#### Document text
VICKSBURG First Week of May

FRIDAY, MAY 1, 1863
In Northern Virginia, Union General Joseph Hooker crosses the Rapidan River and throws his army against Robert E. Lee’s Army of Northern Virginia. But after splitting the Rebels between the town of Fredericksburg and the tiny crossroads of Chancellorsville Clearing , Hooker halts his advance, hoping Lee will take the opportunity to throw his troops against the now dug in Union army to his front. Lee does not oblige.
 Meanwhile, Col. Benjamin Grierson’s nine hundred and fifty Midwesterners are just west of Magnolia, Mississippi when they stumble into Rebel Cavalry under Major James De Baun. After a brief skirmish both sides withdraw.
As dawn breaks over the Mississippi River valley the largest amphibious operation in American history prior to the 1944 invasion of  Normandy, begins. The  24th and 46th Indiana regiments of McClerand’s 13th Corp are the first to rush ashore at Bruinsburg, south of Port Gibson.
By evening 17,000 men have occupied the bluffs above the river and have begun to push down the road southward, toward the vital bridge crossing over Bayou Pierre. This road then turns north and heads for Grand Gulf,  and Vicksburg, 30 miles further north.
The heavily wooded country is divided by steep drainage's  up to 100’ deep, with the few roads running along the ridge crests.  At about 8:00 am on the first of May the Union forces had hit the Rebels. It is a strong position for a defense,  but General Bowen has barely a fraction of the troops he needs. If Grant gives him time, reinforcements can be sent down from Port Gibson, but Grant has no intention of giving Bowen any time at all.

#### Data
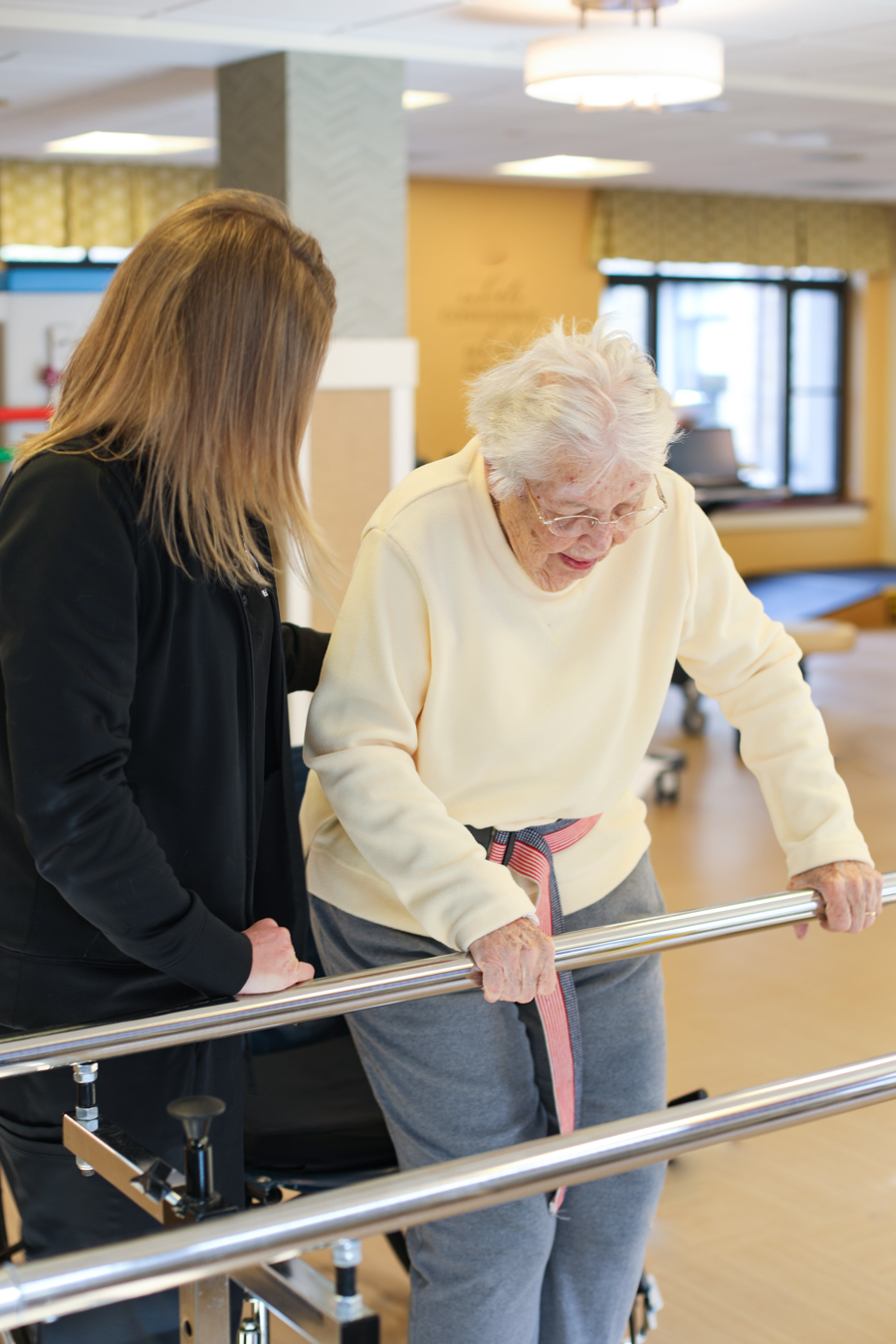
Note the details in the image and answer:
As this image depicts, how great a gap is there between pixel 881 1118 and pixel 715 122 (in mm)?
5148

#### Tasks and exercises
1. Transcribe the stretch of the Vicksburg passage from "Meanwhile, Col. Benjamin" through "miles further north.".
2. In the Vicksburg passage, which two Indiana regiments are the first to rush ashore at Bruinsburg?
3. Carry the Vicksburg passage forward, picking up after its final sentence.
The listing has no connection to the Vicksburg passage.

#### Answers for this exercise
1.
Meanwhile, Col. Benjamin Grierson’s nine hundred and fifty Midwesterners are just west of Magnolia, Mississippi when they stumble into Rebel Cavalry under Major James De Baun. After a brief skirmish both sides withdraw.
As dawn breaks over the Mississippi River valley the largest amphibious operation in American history prior to the 1944 invasion of  Normandy, begins. The  24th and 46th Indiana regiments of McClerand’s 13th Corp are the first to rush ashore at Bruinsburg, south of Port Gibson.
By evening 17,000 men have occupied the bluffs above the river and have begun to push down the road southward, toward the vital bridge crossing over Bayou Pierre. This road then turns north and heads for Grand Gulf,  and Vicksburg, 30 miles further north.

2. The 24th and 46th Indiana regiments.

3.
Grant pushes McPherson's men forward as quickly as they can be issued ammo and rations. They join McClernand’s corps already engaged with the Rebels. General Bowen knows this is a good place to stop the Union forces, and he insists that his men refuse to give ground. At one point Col. Cockrell even leads a fierce counter attack that sets McClerand’s men back on their heels. But on the opposite flank McPherson’s men outflank the Confederates and force Bowen to order a general retreat. He burns the Bayou Pierre Bridge before abandoning Port Gibson. Union losses are 131 dead and 719 wounded, with 25 missing. Confederate losses are unknown.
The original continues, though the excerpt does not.